The relationships between psychiatrists and the people who seek our help are necessarily one-sided. While we know many of the intimate details of our patients' lives, they typically know about us only what we choose to tell them - usually very little.
In the absence of personal information, people make assumptions about what their doctors' lives are like. Seeking reassurance that the person treating them has some special expertise in the universal struggle to live a controlled and happy life, it is common for patients to assume that their psychiatrist is not plagued by the same difficulties that they are.
These assumptions are frequently inaccurate. For example, I often find myself talking to people troubled by insomnia who are sleeping better than I am. Not wanting to undermine their confidence, I seldom confess this.
Likewise, psychiatrists are not immune to the mood variations that are part of the human condition. Underneath the air of professional detachment necessary to do our jobs lie our own anxieties and discouragement. (The fact is that in many cases, the effort to work these out played a role in drawing us to this vocation in the first place.)
So when our patients touch on situations that we ourselves have faced - divorce, rejection, loss of a loved one - it is not unusual for us to experience our own emotional reactions. Because I am a bereaved parent and have written about it, it is not unusual for people whose children have died to seek me out. It is hard sometimes to listen to their stories dry-eyed, though how can I help them if we are both in tears?
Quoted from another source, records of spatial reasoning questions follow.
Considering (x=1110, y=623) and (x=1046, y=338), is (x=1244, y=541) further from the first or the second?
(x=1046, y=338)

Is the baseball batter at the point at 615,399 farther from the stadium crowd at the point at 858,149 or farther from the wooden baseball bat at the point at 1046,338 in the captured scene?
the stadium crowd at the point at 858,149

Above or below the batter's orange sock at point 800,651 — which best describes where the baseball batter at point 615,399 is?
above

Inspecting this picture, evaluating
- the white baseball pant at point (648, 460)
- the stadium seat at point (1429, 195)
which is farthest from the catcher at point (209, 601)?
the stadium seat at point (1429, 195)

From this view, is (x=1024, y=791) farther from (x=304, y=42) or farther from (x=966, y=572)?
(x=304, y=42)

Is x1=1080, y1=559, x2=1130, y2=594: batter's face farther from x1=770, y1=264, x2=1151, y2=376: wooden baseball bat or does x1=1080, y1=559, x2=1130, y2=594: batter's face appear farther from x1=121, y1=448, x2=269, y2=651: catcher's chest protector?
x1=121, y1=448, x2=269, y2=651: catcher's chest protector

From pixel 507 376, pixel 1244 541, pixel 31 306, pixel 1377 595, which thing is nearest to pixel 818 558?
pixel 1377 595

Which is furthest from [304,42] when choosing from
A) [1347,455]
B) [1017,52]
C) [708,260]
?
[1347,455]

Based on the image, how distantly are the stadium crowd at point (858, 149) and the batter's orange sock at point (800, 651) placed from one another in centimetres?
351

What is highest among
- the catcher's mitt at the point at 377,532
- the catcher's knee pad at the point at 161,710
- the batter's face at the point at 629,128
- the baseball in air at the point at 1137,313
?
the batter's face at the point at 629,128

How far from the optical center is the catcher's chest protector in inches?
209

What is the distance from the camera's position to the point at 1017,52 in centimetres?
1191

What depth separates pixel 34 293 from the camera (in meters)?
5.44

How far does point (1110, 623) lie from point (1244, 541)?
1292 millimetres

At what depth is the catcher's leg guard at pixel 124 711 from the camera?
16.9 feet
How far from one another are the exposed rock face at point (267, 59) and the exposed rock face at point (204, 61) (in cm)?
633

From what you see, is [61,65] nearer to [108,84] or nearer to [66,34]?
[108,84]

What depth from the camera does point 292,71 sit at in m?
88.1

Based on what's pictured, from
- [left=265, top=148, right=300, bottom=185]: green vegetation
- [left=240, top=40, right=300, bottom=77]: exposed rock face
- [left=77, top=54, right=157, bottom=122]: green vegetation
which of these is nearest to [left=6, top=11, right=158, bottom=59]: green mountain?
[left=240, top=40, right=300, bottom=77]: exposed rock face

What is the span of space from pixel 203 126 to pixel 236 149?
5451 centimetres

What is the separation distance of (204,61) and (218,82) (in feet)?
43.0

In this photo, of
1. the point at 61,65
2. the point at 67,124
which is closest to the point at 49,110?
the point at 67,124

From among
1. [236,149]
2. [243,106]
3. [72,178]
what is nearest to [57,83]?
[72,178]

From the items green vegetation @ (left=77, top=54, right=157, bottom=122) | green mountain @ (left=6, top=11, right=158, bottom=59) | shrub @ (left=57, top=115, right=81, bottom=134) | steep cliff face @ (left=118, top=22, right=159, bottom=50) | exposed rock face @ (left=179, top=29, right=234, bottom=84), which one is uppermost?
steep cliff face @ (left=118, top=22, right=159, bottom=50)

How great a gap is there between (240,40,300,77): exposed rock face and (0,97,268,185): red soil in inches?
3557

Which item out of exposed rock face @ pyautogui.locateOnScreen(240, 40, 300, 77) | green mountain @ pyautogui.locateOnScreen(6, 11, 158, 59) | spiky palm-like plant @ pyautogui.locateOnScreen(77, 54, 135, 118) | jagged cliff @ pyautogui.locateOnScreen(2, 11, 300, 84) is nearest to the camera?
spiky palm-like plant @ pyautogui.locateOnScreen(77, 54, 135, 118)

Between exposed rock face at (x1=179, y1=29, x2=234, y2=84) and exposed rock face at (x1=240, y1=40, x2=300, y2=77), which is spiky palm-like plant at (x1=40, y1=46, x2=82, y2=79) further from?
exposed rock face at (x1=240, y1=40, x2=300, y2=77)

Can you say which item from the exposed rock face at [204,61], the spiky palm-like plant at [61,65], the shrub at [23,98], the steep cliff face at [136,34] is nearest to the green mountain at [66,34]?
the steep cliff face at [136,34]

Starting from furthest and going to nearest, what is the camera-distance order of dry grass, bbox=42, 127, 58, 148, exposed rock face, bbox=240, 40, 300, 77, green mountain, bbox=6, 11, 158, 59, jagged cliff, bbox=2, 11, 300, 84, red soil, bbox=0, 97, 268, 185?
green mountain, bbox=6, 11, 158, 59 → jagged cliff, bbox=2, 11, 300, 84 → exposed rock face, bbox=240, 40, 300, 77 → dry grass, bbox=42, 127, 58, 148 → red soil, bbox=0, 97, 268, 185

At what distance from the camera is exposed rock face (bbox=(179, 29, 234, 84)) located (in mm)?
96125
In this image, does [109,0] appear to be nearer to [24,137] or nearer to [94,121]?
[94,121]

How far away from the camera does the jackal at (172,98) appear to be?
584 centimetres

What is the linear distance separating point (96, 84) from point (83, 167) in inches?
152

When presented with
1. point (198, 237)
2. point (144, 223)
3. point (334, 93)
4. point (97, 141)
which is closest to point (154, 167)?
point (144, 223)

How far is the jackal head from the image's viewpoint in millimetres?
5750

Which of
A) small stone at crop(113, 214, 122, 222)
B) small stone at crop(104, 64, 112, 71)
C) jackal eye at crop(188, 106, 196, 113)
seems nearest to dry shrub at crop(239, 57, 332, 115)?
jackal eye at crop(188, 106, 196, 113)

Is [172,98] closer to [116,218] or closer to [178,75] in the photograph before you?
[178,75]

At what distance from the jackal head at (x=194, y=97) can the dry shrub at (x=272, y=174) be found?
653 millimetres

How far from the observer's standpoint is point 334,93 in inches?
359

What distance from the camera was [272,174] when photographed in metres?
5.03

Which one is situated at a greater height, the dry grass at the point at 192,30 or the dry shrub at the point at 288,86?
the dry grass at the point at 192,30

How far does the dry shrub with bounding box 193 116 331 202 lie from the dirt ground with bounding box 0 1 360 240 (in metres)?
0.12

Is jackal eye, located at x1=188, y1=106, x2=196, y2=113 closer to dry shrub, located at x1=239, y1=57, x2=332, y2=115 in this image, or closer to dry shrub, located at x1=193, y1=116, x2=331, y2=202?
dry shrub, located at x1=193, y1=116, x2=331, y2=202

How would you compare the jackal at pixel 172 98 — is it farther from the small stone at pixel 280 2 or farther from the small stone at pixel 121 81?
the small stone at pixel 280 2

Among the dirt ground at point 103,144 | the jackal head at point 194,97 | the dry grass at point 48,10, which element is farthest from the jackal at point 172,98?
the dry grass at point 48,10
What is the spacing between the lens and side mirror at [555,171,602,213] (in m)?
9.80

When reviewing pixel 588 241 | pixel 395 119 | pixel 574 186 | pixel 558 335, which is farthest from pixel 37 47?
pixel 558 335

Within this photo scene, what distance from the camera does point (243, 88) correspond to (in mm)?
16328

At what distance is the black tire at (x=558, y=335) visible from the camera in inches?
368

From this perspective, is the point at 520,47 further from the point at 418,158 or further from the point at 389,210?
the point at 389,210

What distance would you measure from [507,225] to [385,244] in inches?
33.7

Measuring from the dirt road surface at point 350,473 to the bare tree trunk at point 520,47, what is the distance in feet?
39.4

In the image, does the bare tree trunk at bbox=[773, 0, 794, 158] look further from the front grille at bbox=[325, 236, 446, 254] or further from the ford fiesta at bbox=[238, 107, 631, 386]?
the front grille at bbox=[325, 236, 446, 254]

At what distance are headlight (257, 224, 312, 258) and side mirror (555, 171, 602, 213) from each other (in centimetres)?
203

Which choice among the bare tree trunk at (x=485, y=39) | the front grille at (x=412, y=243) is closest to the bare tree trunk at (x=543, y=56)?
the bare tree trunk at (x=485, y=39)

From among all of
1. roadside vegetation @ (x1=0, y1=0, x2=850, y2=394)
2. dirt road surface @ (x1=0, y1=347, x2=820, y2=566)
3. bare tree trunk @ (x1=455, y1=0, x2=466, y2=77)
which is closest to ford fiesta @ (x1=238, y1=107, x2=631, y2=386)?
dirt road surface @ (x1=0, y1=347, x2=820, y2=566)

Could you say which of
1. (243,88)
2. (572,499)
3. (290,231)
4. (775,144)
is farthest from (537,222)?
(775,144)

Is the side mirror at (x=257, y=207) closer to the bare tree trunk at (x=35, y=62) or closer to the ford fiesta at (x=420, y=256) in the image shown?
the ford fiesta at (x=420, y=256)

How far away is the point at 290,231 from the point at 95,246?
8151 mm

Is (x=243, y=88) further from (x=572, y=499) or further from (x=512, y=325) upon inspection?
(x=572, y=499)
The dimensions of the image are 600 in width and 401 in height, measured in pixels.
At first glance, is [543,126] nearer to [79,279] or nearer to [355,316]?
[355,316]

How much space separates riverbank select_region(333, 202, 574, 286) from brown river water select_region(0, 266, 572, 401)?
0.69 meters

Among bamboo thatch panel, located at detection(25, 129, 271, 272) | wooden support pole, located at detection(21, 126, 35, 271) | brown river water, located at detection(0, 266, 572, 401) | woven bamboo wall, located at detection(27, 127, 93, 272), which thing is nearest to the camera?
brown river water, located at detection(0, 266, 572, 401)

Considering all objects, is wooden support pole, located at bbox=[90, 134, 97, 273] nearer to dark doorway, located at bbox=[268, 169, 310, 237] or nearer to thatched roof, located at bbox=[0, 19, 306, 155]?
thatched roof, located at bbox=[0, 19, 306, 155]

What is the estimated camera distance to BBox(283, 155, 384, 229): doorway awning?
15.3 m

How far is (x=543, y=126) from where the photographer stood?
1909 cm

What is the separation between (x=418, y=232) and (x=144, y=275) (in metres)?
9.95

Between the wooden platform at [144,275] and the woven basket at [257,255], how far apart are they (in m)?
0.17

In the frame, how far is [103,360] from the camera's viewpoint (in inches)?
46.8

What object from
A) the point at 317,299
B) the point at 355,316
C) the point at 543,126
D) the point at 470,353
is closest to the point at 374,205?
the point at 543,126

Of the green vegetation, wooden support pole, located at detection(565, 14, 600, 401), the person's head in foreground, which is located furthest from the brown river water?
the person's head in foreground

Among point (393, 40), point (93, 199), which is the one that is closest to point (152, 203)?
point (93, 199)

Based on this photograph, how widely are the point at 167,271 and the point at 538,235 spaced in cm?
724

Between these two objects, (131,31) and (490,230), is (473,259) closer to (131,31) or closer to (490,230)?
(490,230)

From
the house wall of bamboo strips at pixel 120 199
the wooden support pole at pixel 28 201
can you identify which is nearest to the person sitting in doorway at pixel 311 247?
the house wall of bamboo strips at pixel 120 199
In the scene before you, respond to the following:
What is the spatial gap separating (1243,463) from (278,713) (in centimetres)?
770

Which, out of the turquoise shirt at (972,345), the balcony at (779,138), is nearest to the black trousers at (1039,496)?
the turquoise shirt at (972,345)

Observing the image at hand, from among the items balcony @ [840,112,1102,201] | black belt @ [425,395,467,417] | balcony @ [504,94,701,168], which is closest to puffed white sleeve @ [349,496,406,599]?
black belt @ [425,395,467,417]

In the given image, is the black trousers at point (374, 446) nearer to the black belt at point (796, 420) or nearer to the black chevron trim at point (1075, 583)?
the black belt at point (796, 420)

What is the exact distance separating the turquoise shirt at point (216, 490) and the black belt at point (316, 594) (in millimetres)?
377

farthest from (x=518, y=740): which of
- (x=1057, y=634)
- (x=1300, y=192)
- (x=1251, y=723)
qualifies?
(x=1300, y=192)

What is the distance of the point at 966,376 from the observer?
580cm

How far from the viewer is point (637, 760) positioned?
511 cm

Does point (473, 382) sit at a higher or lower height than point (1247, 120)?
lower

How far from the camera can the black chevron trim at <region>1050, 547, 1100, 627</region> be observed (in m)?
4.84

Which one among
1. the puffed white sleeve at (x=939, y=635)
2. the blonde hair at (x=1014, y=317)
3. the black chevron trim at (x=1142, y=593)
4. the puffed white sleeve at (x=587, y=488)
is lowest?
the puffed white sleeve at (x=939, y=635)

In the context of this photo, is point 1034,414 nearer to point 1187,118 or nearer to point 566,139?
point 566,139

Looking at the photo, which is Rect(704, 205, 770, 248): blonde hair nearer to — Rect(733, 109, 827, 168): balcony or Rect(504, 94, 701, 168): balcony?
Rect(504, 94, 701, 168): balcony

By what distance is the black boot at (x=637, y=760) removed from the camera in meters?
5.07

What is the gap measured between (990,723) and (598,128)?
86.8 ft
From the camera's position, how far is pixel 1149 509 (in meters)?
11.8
Sometimes something happens that fully exposes my own shortcomings when it comes to the effort to live a perfect life.
Recently, I was doing what is called a "mental status examination" of a patient who was referred to me to evaluate his fragile grip on reality. This exercise involves asking questions to determine such things as a patient's orientation ("What day of the week is it?"), his ability to reason abstractly ("Can you interpret the proverb, 'Even monkeys fall out of trees?' ") and his fund of general information ("Who is the vice president?"). A typical way to assess short-term memory is to tell the person three random and unrelated things ("Table, green, 501 Wolfe St.") and ask them to recall these in five minutes.
Having completed the mental-status exam on this patient, I discussed with him my diagnosis and recommendations for medication, including possible side effects, and the need for a follow-up appointment.
As I concluded the session using my customary subtle signal of standing up and opening the office door, the patient remained seated, smiled and said, "Aren't you going to ask me those three things you wanted me to remember?"
Searching for some plausible explanation for my obvious memory lapse, the best I could come up with was, "Even monkeys fall out of trees."